Phase 8.13's added error_idx logging in v4l2.c
(failing_ctrl_id=0xa40900 size=0 etc.) is what made the
distinction visible.
Why one fix unblocked both 8.13 and 8.14
The original plan split Phase 8.13 ("trace the EINVAL") from Phase 8.14 ("call request_complete from the right place"). Once strace clarified that the EINVAL was probe noise, the real fix was just the request_complete call from the decode path — a 10-line change. Doing both in one shot avoided a phase boundary that wouldn't have shipped anything additional.
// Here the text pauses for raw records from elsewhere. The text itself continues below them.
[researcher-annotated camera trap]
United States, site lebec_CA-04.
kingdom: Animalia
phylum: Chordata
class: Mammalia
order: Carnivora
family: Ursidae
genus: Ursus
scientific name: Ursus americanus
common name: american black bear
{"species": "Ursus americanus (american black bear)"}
What's NOT here (Phase 8.14+ scope)
- Multi-frame stream via libva. Verified single keyframe; P-frame reference handling across requests untested. Likely works (the daemon's AVCodecContext is persistent across REQ_DECODE calls — already proven via test_m2m_stream).
- AV1 + H.264 via libva. Different stateless control
sets; needs the same control-payload validation path. May
need similar
v4l2_ctrl_request_completeadjustments per codec. - mpv + Firefox end-to-end. The lower-level harness (ffmpeg vaapi) works; higher-level consumers should follow but each has its own VAAPI quirks.
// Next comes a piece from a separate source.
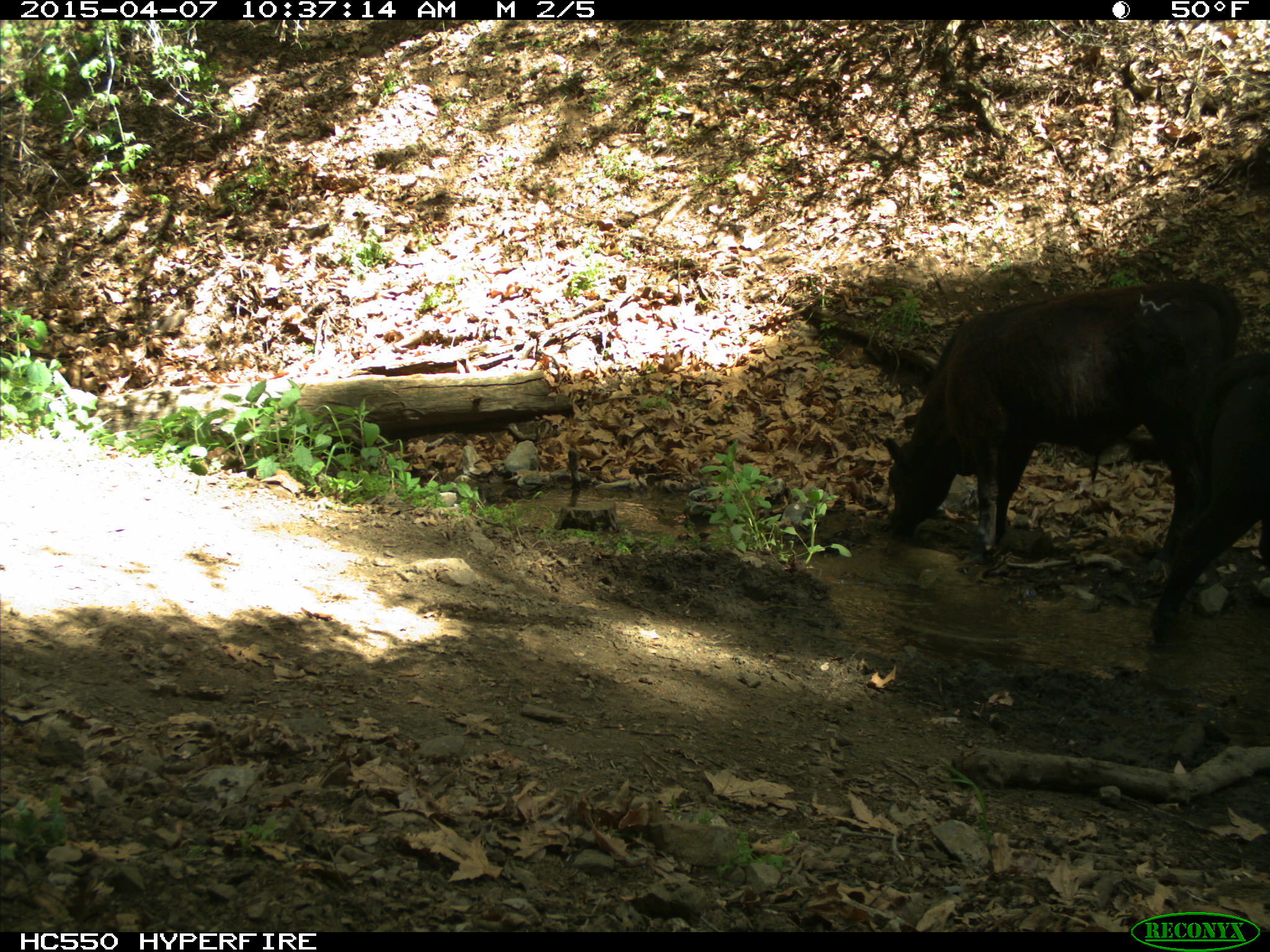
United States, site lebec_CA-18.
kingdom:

- The two harmless EINVALs from H264/HEVC profile probes. Could be suppressed by registering those integer controls too (always rejecting writes) but that's a polish item.
Phase 8.14 plan
- Multi-frame VP9 stream via libva (re-use vp9_60s.ivf from Phase 8.9 stress test).
- AV1 + H.264 single-frame via libva (likely needs codec- specific tweaks).
- Document any remaining libva-side quirks for higher-level consumers (mpv, Firefox).